22 Şubat 2015 Pazar

SÜLEYMAN ŞAH OLAYI VE İÇ POLİTİKADAKİ YERİ

İnanın bu konuda yazmak istemiyordum ama paylaşılanları okuyunca dayanamadım. Elle tutulur yanı olmayan saçma muhalif argümanları dile getiren iyi niyetli olduklarını düşündüğüm bazı arkadaşları ikaz anlamındadır yazacaklarım.
Zira Akp-RTE eleştirisi veya düşmanlığı kafaları acayip bir hale getirmiş. Mal bulmuş mağribi gibi yakaladığı her sinekten yağ çıkarmaya çalışan muhalif kafalar rasyonaliteden uzak, objektiviteyle ilgisiz ve bence git gide akıl sağlığını da yitiriyor.
Derslere başlayalım;
1) 20 Ekim 1921 tarihli Ankara Antlaşması (Madde 9): “Osmanlı sülalesinin kurucusu Sultan Osman’ın dedesi Süleyman Şah’ın Caber Kalesi’nde bulunan ve Türk Mezarı ismiyle belirli Türbesi müştemilatı ile Türkiye’nin malı olacak ve Türkiye oraya muhafızlar koyacak ve Türk bayrağı çekecektir." Suriye ile 5 Ağustos 1956 tarihli, Halep Protokolü (Türkiye-Suriye Yüksek Hudut Komisyonu Toplantısı) ile Süleyman Şah Türbesinin mülkiyeti konusunda iki ülke arasında bir ihtilafın bulunmadığı ve kabrin mülkiyetinin Türkiye’ye ait olduğu kayda geçirilmiştir.
"Korktular, kaçtılar, vatan toprağını terkettiler." diye kendini paralayan arkadaşlara bir soru Caber Kalesi nerededir ?
Caber Kalesi dün operasyon yapılan mezarın altmış km daha güneyindedir arkadaşlar. 1975'te o kalenin baraj inşaatı altında kalması tehlikesine karşı Süleyman Şah'ın naaşı ve kutsal emanetler Caber Kalesinin altmış km kuzeyindeki aynı büyüklükteki bir alana taşınmıştır. Peki neden? MÜCBİR SEBEP yüzünden. Atamız Süleyman Şah'ın anısı sular altında kalmasın diye...
Mücbir sebep ne demek, hukukçular iyi bilir.

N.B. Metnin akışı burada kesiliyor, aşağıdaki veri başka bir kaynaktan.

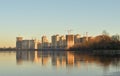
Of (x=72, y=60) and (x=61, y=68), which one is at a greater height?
(x=72, y=60)

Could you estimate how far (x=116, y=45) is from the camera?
100125mm

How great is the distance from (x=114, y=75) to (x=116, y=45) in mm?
75148

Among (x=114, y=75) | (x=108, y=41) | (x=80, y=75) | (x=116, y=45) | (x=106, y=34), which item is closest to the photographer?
(x=114, y=75)

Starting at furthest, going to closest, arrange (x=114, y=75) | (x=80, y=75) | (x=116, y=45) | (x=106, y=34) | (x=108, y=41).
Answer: (x=106, y=34) → (x=108, y=41) → (x=116, y=45) → (x=80, y=75) → (x=114, y=75)

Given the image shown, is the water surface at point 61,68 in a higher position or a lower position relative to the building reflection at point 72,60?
lower

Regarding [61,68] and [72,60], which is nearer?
[61,68]

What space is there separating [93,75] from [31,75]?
5945 millimetres

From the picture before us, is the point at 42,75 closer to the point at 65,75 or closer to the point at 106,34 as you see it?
the point at 65,75

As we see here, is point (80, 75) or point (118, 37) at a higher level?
point (118, 37)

2) Birinci Dünya Savaşı sonrası bölgeyle ilgili bütün uluslararası metinlerde Süleyman Şah'ın mezar yeri ile ilgili bütün hükümranlık haklarının TC'ye tanındığı ortadayken, mezarın Suriye'nin yaşadığı malum karışıklıklar yüzünden kuzeye taşınması neden Akp-Rte muhaliflerini bu kadar zıplatıyor? Tek sebebi var, saldıracakları bir alan bulduklarını düşünüyorlar. Ancak bu muhalefet tarzı onlara zarar veriyor. Benim yurtsever bilincimin salık verdiği muhalif tavır yapılan her yanlışa karşı koymak ancak aynı zamanda da "iktidarda kim olursa olsun, şayet memleket lehine bir tasarrufu varsa, o tasarrufu desteklemektir." Peki bu çıngar koparan arkadaşlar ne yapıyorlar? İktidardaki güç ne yapsa davulları tokmaklıyorlar. Avazları çıktığı kadar bağırıyorlar. Oysa ortada aynen 1975'teki nakilde olduğu gibi MÜCBİR SEBEP vardır. Savaş Hali tüm hukuk sistemlerinde mücbir sebep halleri içinde sayılır. İktidarın yaptığı doğrudur, yoksa bir ışid saldırısı olduğu takdirde oradaki askerlerimizin can güvenliği tehlikeye düşecektir. Eğer o terk edilen toprak parçasında meskenler ve yurttaşlarımız olsa tartışmanın seyri elbette böyle olmaz. Ancak orada korunan anımız, devletin tarihsel mirasıdır ve taşınabilir şeylerdir bunlar. Taşındığı yer ise aynı ebattaki başka bir Suriye toprağıdır. Yani Suriye'den de çıkılmamıştır. Daha evvel de taşındığını söyledik. Peki neden bu feveran o halde? Bu feveranı yapanlar halkın "Yahu aferin, aldılar geldiler işte. Bir savaş olsa şehit versek daha mı iyiydi?" şeklindeki gayet mantıklı yaklaşımından uzakta olmasalar bu kadar saçma sapan bir muhalif tutumu gösterirler miydi?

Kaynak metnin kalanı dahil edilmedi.